If the mass error between an ion and an mz value is less than the given mass
tolerance, an ion is considered a hit.
setGeneric("filterIons", function(object, ...) standardGeneric("filterIons"))
## [1] "filterIons"
setMethod("filterIons", "MsBackend",
function(object, mZ=numeric(), tol=numeric(), ...) {
keep <- lapply(peaksData(object, BPPARAM = bpparam()),
FUN=function(x){
NN <- protViz::findNN(mZ, x[, 1])
hit <- (error <- mZ - x[NN, 1]) < tol & x[NN, 2] >= quantile(x[, 2], .9)

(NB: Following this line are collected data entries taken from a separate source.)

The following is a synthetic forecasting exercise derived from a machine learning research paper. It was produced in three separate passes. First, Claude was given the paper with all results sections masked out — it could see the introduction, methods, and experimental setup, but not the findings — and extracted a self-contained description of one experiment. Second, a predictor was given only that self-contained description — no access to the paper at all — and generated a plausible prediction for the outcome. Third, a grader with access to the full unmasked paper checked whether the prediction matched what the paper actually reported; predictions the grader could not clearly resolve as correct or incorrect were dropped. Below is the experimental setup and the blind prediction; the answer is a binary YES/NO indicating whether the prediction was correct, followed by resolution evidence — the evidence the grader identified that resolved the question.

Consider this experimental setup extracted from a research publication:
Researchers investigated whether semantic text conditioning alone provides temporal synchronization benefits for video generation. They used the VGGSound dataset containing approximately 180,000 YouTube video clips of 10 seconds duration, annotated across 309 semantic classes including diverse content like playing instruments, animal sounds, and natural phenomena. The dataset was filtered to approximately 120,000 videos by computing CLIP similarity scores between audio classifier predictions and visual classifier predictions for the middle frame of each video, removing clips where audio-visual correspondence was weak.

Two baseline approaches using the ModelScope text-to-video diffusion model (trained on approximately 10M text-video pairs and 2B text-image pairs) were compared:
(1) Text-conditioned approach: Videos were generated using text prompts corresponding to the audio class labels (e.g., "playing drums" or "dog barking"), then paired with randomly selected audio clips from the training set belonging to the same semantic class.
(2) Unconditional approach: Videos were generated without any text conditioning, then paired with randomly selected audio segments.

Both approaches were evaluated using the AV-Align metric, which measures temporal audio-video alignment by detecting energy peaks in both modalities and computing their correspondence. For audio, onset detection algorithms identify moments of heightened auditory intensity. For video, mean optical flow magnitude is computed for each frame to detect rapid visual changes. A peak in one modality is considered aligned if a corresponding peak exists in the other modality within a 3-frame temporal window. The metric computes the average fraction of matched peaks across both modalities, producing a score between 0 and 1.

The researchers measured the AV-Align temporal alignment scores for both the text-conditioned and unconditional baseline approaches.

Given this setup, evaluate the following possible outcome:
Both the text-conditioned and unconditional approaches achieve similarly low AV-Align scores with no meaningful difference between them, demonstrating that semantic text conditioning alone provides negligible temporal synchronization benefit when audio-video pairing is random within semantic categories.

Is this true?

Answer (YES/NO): YES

if (sum(hit) == length(mZ))
TRUE
else
FALSE
})
object[unlist(keep)]
})
The lines below implement a simple targeted peptide search engine. The R code
snippet takes as input a MsBackendRawFileReader
object containing
32497 spectra and y-fragment-ion mZ values determined for
LGGNEQVTR++
.
start_time <- Sys.time()
X <- beRaw |>
MsBackendRawFileReader::filterScan("FTMS + c NSI Full ms2 487.2567@hcd27.00 [100.0000-1015.0000]") |>
filterIons(yIonSeries, tol = 0.005) |>
Spectra::Spectra() |>
Spectra::peaksData()
end_time <- Sys.time()
The defined filterIons
method runs on
995 input spectra and returns 4 spectra.
The runtime is shown below.
end_time - start_time
## Time difference of 4.1123 secs
Next, we define and apply a method for graphing LGGNEQVTR
peptide spectrum
matches. Also, the function returns some statistics of the match.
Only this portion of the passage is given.